Using the cemetery records, I am now able to document her family all the way back to the 16th century and beyond. As I had hoped, my great-grandmother is indeed a descendant (several different ways) of the famous Rabbi Yehuda ben Bezalel Loew (MaHaRaL) (d. 1609). But that’s not all. I’ve also found a direct connection to Rabbi Eliyahu Menachem Chalfan of Venice (d. 1560), an Italian physician and talmudic scholar known for providing an opinion (in 1544) that a Jew may instruct a Christian in Hebrew. Rabbi Chalfan also provided an opinion (in 1530) regarding the divorce of King Henry VIII, which the King’s emissary Richard Croke used to try to persuade the Pope to annul the marriage. Chalfan’s maternal grandfather, Rabbi Joseph ben Solomon Trabotto Colon (d. 1480 Pavia) (MaHaRIK), originally from Chambéry, Savoy, was the foremost Talmudist of Italy in the second half of the fifteenth century, whose opinions were enormously important for the development of Jewish law. In one, he ordered the neighboring communities to contribute to a ransom for the release of Jews who had been falsely accused in Regensburg. Rabbi Colon decided that the communities could not refuse to pay their share, because the same accusations might befall them, and if the accused in Regensburg were ransomed and proved innocent, this would also benefit the surrounding communities.

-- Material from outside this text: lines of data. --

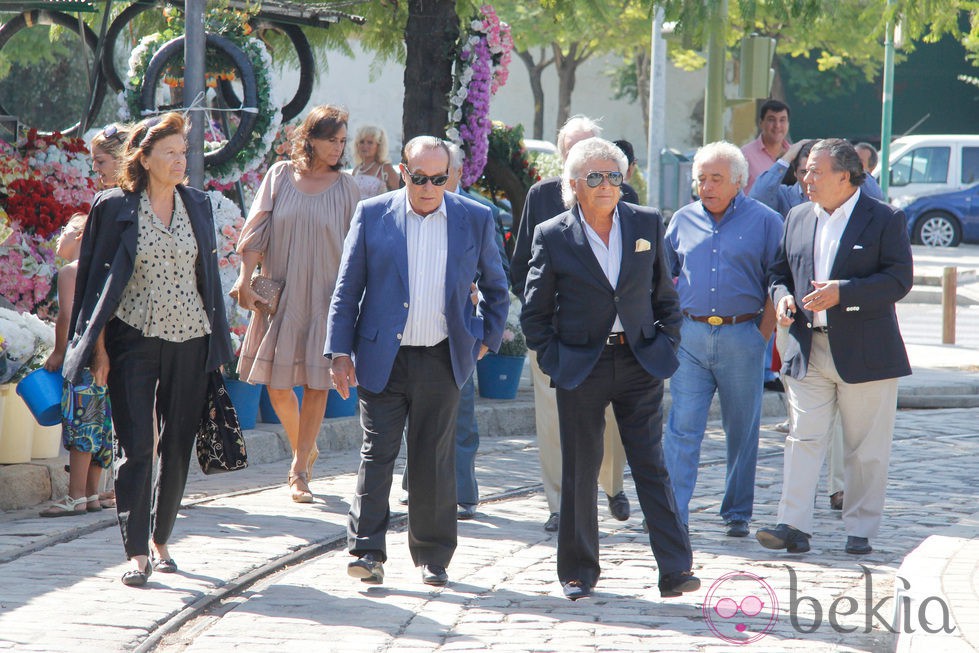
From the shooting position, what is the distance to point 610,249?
19.4ft

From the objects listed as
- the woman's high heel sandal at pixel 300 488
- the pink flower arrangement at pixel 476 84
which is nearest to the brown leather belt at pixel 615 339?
the woman's high heel sandal at pixel 300 488

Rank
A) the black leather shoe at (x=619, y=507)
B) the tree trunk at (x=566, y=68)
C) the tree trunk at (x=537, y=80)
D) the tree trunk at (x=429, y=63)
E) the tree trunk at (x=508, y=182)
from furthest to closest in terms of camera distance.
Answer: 1. the tree trunk at (x=537, y=80)
2. the tree trunk at (x=566, y=68)
3. the tree trunk at (x=508, y=182)
4. the tree trunk at (x=429, y=63)
5. the black leather shoe at (x=619, y=507)

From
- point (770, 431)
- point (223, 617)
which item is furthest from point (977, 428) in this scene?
point (223, 617)

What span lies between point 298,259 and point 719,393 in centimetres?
244

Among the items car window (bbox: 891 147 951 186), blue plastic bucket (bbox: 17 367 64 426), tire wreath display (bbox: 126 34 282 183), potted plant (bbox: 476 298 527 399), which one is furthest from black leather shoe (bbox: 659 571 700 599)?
car window (bbox: 891 147 951 186)

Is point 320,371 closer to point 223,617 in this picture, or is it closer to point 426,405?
point 426,405

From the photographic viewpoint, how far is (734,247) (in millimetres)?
7121

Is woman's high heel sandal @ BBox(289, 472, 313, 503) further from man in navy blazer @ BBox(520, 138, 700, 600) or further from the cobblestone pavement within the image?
man in navy blazer @ BBox(520, 138, 700, 600)

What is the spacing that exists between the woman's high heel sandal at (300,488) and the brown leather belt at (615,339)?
8.72ft

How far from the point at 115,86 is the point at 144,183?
6.49 meters

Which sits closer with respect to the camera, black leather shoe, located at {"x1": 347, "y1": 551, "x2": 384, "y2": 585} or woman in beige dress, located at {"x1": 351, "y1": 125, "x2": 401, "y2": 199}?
black leather shoe, located at {"x1": 347, "y1": 551, "x2": 384, "y2": 585}

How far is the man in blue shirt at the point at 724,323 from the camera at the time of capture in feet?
23.2

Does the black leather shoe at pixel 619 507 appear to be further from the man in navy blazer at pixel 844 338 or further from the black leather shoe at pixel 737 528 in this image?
the man in navy blazer at pixel 844 338

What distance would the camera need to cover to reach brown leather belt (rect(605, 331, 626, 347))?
5.84 meters
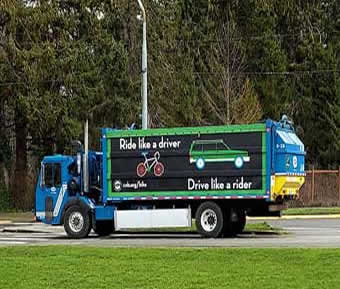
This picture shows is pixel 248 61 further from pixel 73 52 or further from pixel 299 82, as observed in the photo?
pixel 73 52

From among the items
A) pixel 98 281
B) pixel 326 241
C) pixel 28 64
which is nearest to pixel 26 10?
pixel 28 64

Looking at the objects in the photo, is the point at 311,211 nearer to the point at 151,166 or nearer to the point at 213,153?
the point at 151,166

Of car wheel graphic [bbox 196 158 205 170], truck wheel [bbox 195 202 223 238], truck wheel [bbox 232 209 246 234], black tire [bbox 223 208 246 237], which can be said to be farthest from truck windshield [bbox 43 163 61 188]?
truck wheel [bbox 232 209 246 234]

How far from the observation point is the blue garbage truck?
74.7 feet

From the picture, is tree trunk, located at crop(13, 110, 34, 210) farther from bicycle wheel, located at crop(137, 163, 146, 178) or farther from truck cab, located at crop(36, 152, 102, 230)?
bicycle wheel, located at crop(137, 163, 146, 178)

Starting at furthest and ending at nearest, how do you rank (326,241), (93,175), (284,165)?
(93,175) → (284,165) → (326,241)

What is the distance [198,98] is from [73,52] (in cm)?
1049

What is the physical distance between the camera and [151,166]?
23.9 meters

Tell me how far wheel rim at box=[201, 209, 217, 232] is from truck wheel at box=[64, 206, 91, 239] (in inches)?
137

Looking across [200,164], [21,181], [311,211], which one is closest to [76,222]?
[200,164]

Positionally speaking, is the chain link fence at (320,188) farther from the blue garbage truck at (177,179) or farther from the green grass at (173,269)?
the green grass at (173,269)

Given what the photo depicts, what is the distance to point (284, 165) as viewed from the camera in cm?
2281

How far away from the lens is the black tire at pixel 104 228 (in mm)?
25375

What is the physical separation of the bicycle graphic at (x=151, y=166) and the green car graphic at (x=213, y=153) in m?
0.95
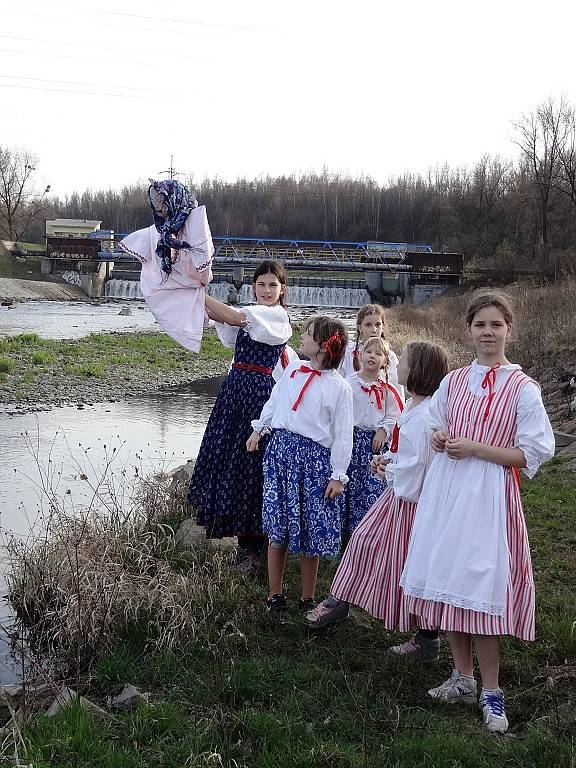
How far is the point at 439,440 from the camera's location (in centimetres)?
358

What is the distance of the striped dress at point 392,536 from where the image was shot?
391 centimetres

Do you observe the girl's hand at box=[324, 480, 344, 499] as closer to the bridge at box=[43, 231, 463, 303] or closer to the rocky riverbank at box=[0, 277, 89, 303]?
the rocky riverbank at box=[0, 277, 89, 303]

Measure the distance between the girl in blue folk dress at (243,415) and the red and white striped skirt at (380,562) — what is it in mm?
913

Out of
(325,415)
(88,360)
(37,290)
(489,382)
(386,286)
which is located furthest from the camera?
(386,286)

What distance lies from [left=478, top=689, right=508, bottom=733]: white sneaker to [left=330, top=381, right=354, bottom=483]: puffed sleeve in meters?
1.29

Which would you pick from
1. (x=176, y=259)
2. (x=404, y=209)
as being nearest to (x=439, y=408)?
(x=176, y=259)

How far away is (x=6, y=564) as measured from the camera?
18.8 ft

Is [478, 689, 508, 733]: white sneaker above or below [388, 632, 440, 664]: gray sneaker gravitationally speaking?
above

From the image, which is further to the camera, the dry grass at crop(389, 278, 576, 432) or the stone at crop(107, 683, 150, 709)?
the dry grass at crop(389, 278, 576, 432)

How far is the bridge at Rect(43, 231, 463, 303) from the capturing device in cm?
4588

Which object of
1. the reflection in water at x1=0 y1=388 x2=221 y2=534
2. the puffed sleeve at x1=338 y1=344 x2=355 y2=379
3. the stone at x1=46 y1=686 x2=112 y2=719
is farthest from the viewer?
the reflection in water at x1=0 y1=388 x2=221 y2=534

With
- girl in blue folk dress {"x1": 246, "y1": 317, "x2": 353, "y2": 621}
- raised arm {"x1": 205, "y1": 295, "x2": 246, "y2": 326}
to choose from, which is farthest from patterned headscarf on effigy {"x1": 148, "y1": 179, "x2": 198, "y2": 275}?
girl in blue folk dress {"x1": 246, "y1": 317, "x2": 353, "y2": 621}

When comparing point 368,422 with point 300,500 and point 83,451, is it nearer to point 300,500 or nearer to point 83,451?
point 300,500

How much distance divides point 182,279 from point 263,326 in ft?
1.83
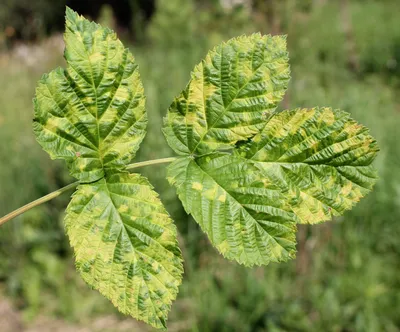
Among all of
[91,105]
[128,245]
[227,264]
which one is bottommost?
[227,264]

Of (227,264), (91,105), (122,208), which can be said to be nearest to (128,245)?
(122,208)

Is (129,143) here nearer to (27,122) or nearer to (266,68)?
(266,68)

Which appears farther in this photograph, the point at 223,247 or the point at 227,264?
the point at 227,264

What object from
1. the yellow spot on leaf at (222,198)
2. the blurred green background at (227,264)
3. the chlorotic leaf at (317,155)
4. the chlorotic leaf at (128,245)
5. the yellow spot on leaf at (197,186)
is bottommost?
the blurred green background at (227,264)

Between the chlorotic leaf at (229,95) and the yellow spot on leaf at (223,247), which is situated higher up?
the chlorotic leaf at (229,95)

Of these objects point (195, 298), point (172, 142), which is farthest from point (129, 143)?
point (195, 298)

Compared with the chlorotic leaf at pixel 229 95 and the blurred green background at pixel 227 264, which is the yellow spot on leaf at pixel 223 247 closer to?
the chlorotic leaf at pixel 229 95

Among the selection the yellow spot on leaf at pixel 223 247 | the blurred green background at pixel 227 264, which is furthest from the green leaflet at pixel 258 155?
the blurred green background at pixel 227 264

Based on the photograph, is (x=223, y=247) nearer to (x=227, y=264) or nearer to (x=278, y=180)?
(x=278, y=180)
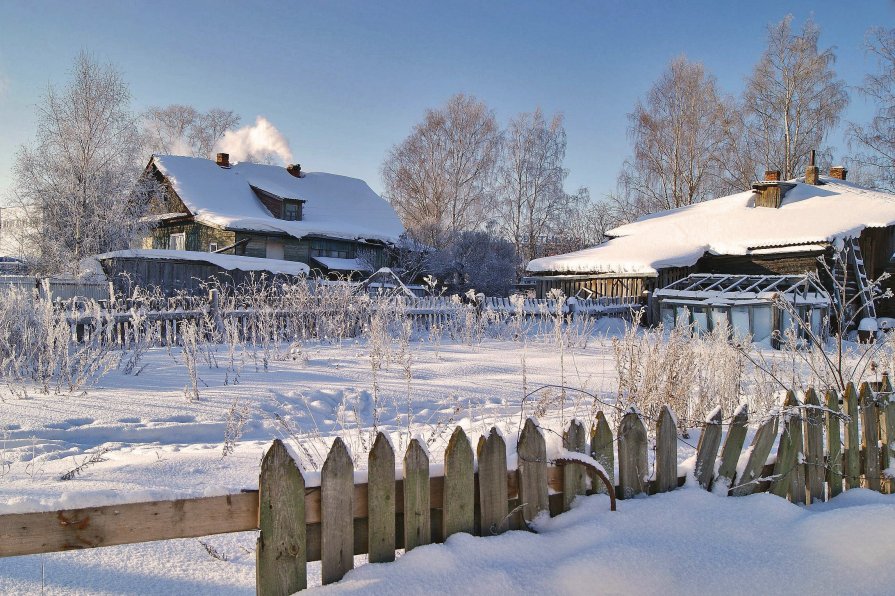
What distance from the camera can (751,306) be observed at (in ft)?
43.0

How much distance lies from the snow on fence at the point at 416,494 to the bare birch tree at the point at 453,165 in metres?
29.4

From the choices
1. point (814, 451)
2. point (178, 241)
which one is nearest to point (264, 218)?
point (178, 241)

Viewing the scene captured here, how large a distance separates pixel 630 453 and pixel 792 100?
2819 cm

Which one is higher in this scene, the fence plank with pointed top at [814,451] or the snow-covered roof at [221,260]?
the snow-covered roof at [221,260]

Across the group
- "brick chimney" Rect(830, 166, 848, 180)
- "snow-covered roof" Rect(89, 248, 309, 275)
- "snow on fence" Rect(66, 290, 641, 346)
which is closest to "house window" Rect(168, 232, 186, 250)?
"snow-covered roof" Rect(89, 248, 309, 275)

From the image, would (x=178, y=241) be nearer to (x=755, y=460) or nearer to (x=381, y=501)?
(x=381, y=501)

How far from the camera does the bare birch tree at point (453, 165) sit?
3266cm

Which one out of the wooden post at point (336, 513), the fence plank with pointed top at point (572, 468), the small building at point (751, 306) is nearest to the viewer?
the wooden post at point (336, 513)

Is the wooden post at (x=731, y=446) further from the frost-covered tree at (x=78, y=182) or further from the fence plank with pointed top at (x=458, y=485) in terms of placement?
the frost-covered tree at (x=78, y=182)

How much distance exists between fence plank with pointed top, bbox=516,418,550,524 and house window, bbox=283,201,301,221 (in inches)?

Another ancestor, Moshe ben Hanok Altschul, was the author of the “Brantspiegel” (1602), perhaps the first popular book written in Yiddish, directed at a female audience with instructions on the ethical manner of keeping house and raising a family. His son Chanoch Sofer Altschul (1564-1632) is famous for the Purim of the Curtains, recounting his miraculous escape from death after stolen curtains were given to him, as the Shammesh (servant) of the community, to return to the authorities. Although Chanoch had commanded his descendants to recount his story every year on the 22nd of Tevet, probably no one had done so for over a century before our family revived the tradition this past year. These and other stories I most certainly never would have come across had it not been for my passion for genealogy.
If I could give one piece of advice, it is this. Don’t wait. Go to Geni.com and start building your tree (for free). As Rabbit Tarfon stated in Pirke Avot 2:21: “You are not obligated to complete the task, but neither are you free to desist from it.”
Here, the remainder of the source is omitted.